__Extrait retenu__:
Inutiles propositions de loi sur l’euthanasie

Publié le : 17 janvier 2011

Dans Le Figaro, Louis Puybasset, professeur de médecine à l’hôpital Pitié-Salpêtrière, signe une tribune où il explique pourquoi les trois propositions de lois sur l’euthanasie qui seront examinées le 25 janvier 2011 au Sénat, sont inadaptées, inutiles et dangereuses. La loi du 22 avril 2005 relative à la fin de vie et aux droits des malades donne déjà les clés de la grande majorité des difficultés rencontrées par les personnes en fin de vie : interdiction de l’acharnement thérapeutique, prise en charge de la souffrance, psychique et physique, via des soins appropriés, y compris si ceux-ci entraîne un raccourcissement de la durée de vie, possibilité pour le malade d’exprimer sa volonté par des "directives anticipées" ou de désigner une personne de confiance, décision collégiale pour chaque cas incluant les proches de la personne. Cette loi dispose aussi la possibilité d’administrer une sédation-analgésie "à un patient cérébro-lésé pour lequel un doute persisterait quant à une éventuelle souffrance après l’arrêt d’un traitement le maintenant artificiellement en vie". Louis Puybasset constate que cette loi du 22 avril 2005 qui "place la France à l’avant-garde des pays occidentaux" est encore mal connue. Les textes des propositions de loi déposées au Sénat "font appel à des critères flous": qu’est-ce qu’ "un état de dépendance incompatible avec la dignité de la personne" par exemple ? Ils contiennent, en outre, des "imprécisions redoutables" qui virent au "pur et simple sophisme quand on déclare, pour de sordides histoires d’assurance, décédé de ‘mort naturelle" un patient dont on a en fait volontairement provoqué le décès". Louis Puybasset note que si l’on appliquait la pratique de l’euthanasie telle qu’on l’observe en Hollande, cela conduirait, en France, à environ "50 décès par jour ouvrable !" Légaliser l’euthanasie serait s’engager sur "une pente glissante avec, au minimum, un risque de pression morale sur les plus vulnérables ou les plus pauvres". Ce serait bouleverser la confiance dans les médecins et professionnels de santé qui sont là pour soigner et non pour tuer, mais aussi "ignorer le poids de la culpabilité pour les générations suivantes". Pour Louis Puybasset, aucune nouvelle loi n’est nécessaire mais il faut expliquer et appliquer la législation actuelle, sans quoi l’on risquerait de passer à côté de l’amélioration légitime de l’application de la loi actuelle.

__Travail à réaliser__:
[a] Selon l'article sur les propositions de loi relatives à l'euthanasie, à quelle date le Sénat doit-il examiner ces propositions ?
[b] Reprenez la rédaction de l'article sur les propositions de loi relatives à l'euthanasie à la suite de sa dernière phrase.
Les items présentés plus loin ne sont d'aucune utilité ici.

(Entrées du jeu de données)
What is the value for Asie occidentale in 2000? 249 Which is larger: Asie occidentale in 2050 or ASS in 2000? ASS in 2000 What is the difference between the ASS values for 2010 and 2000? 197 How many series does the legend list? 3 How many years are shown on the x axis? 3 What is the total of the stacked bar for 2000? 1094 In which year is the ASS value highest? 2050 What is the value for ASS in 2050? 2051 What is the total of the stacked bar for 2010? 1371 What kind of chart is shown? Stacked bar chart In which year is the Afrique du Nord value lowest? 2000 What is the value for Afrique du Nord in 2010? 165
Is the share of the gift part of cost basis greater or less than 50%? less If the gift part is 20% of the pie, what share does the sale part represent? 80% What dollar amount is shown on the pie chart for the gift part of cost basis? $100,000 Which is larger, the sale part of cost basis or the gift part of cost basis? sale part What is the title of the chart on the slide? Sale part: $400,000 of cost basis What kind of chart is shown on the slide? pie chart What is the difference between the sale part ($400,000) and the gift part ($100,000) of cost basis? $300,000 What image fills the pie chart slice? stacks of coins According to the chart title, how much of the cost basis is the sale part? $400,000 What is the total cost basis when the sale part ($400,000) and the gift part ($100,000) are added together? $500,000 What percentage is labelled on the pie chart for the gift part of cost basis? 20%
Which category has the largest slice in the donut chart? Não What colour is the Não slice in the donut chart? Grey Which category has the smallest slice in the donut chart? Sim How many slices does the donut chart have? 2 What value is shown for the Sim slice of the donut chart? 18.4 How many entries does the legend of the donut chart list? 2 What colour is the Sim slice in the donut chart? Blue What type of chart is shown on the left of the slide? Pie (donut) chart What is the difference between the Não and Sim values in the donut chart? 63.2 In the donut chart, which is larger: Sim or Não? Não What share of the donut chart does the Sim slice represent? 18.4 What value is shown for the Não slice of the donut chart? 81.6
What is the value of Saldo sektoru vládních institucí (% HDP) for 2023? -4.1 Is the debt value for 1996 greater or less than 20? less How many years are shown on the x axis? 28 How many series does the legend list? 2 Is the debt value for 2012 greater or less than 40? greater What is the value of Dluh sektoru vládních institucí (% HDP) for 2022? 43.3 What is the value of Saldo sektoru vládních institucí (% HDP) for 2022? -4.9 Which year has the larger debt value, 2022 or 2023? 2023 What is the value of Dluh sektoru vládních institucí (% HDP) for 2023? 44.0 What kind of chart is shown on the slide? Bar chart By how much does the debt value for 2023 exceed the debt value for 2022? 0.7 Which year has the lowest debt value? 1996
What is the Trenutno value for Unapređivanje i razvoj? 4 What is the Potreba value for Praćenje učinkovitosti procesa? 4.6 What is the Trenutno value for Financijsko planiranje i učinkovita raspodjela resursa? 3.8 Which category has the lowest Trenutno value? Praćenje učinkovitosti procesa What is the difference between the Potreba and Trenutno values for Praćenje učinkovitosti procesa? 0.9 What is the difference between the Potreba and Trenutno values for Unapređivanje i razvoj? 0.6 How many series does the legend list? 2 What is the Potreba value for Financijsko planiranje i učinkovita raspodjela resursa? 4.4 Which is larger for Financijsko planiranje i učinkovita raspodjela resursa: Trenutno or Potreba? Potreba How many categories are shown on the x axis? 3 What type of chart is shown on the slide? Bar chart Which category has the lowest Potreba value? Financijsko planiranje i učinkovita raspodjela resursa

__Réponses numérotées__:
[a] Le 25 janvier 2011.

[b]
Dans Le Quotidien du médecin, Christian Hervé, professeur de médecine légale et de droit de la santé à l’université de Paris-Descartes, et Bernard Devalois, médecin en unité de soins palliatifs et ancien président de la Société française d’accompagnement et de soins palliatifs, font un constat similaire. La création d’un "droit au suicide assisté" et d’un "droit à une injection létale" demandée par ces propositions de loi est inapte à répondre à la complexité des situations de fin de vie. Selon eux, les médecins doivent mieux connaître la loi de 2005 et mieux l’appliquer. Les questions de la fin de vie et la mort ont des implications éthiques telles qu’il est inacceptable qu’elles soient simplifiées et instrumentalisées. La société peut-elle, au prétexte de l’autonomie des individus, "imposer aux médecins de les faire mourir ?" interrogent-ils. "La médecine doit s’occuper du mourir, non de faire mourir […] La nécessaire médicalisation du mourir, partie intégrante de l’accompagnement de fin de vie, est bien différente d’une médicalisation légalisée du faire-mourir". Légaliser un droit à attenter à sa propre vie par l’intervention d’un médecin irait contre "ce qui légitime la pratique médicale : la confiance accordée dans la volonté de préservation du malade". (Cela reviendrait aussi à "s’inscrire contre le rôle dévolu à la médecine, telle qu’il est prescrit depuis 2 000 ans par tous les textes d’éthique, d’Hippocrate (IVe siècle avant JC) à Maimonide (1150 après JC) et jusqu’aux actuelles décisions du Conseil de l’Europe". Une vigilance est indispensable sur la responsabilité des médecins et des citoyens quant à leur responsabilité vis-à-vis des mourants.)